181 Fremont Tower is a mixed-use tower in San Francisco’s high-density Transbay corridor of the South of Market district.  

The project is the third tallest building in the city, rising 800ft above street level with 56 stories, including five basement levels. Arup provided structural and geotechnical services and assessed the potential impact of the 181 Fremont Tower on the adjacent Transbay Transit Center during large earthquakes.

Arup’s geotechnical team derived the geotechnical properties of the soils and bedrock and proposed recommendations for the temporary and permanent works of the project, including design of the drilled shafts, base mat, shoring walls, and basement walls.

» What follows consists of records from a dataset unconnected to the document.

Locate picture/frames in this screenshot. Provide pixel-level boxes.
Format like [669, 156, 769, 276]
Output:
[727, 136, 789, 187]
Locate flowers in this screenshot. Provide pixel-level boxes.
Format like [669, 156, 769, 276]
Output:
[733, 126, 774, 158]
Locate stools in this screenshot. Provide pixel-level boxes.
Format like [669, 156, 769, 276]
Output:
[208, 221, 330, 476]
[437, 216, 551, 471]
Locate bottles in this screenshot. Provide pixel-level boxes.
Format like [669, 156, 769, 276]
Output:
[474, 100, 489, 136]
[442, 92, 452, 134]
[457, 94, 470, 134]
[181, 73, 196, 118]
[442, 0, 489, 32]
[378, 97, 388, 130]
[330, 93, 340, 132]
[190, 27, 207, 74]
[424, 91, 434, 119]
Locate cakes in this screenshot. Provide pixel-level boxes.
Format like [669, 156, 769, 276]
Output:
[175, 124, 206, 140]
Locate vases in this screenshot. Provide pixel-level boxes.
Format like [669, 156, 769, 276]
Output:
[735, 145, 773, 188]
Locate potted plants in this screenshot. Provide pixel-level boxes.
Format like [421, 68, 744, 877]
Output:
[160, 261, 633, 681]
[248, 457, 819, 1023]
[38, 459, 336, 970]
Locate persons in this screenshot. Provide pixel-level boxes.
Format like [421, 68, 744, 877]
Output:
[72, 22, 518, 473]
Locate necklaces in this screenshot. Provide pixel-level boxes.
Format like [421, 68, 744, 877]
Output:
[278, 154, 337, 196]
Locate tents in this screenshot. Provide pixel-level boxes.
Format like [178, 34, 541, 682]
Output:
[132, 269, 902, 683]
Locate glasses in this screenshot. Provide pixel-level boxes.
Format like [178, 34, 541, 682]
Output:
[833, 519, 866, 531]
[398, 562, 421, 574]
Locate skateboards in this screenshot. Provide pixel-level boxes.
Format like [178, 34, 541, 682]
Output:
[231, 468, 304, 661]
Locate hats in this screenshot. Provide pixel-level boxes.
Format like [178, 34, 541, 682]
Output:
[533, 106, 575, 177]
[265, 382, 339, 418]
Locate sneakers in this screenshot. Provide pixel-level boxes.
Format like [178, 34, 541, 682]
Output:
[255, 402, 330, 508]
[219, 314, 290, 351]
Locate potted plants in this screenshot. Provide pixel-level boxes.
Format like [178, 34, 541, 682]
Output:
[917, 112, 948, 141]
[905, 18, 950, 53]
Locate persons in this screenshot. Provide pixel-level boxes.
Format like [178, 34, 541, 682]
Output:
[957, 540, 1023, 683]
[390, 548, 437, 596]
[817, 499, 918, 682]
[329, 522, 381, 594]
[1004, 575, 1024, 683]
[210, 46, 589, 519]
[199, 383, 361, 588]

The geotechnical team also provided services during construction, including monitoring of the showing wall and adjacent structures during the deep basement excavation.

The project was awarded two ‘Best in Category’ accolades from the Council on Tall Buildings and Urban Habitat’s Annual Awards, for both geotechnical and structural engineering.

Ibbi Almufti
Ibrahim Almufti, from Arup’s San Francisco office, spoke about the resilience-based design of 181 Fremont, the third tallest high-rise in San Francisco.

Ground engineering

Arup’s geoseismic services included site-specific earthquake hazard and ground motion development, advanced soil-structure interaction analysis to beneficially reduce the earthquake demands due to embedded basements, and advanced structure-soil-structure interaction to prove that the performance of the tower does not adversely affect the performance of the Transbay Transit Center.

Seismic design

As the West Coast of the United States’ most resilient building, Arup’s structural engineers employed a holistic resilience-based seismic design approach to minimise damage during an earthquake and allow people to return to the building after a seismic event, far exceeding building code criteria. Its iconic tapering form, small footprint and location inside the Transbay urban regeneration zone presented significant engineering challenges.

We incorporated groundbreaking design solutions, including an innovative viscous damping system within the architecturally expressed steel mega-braces and uplifting mega-columns to significantly reduce seismic and wind demands. This resulted in a steel material saving of approximately 3,000 tons.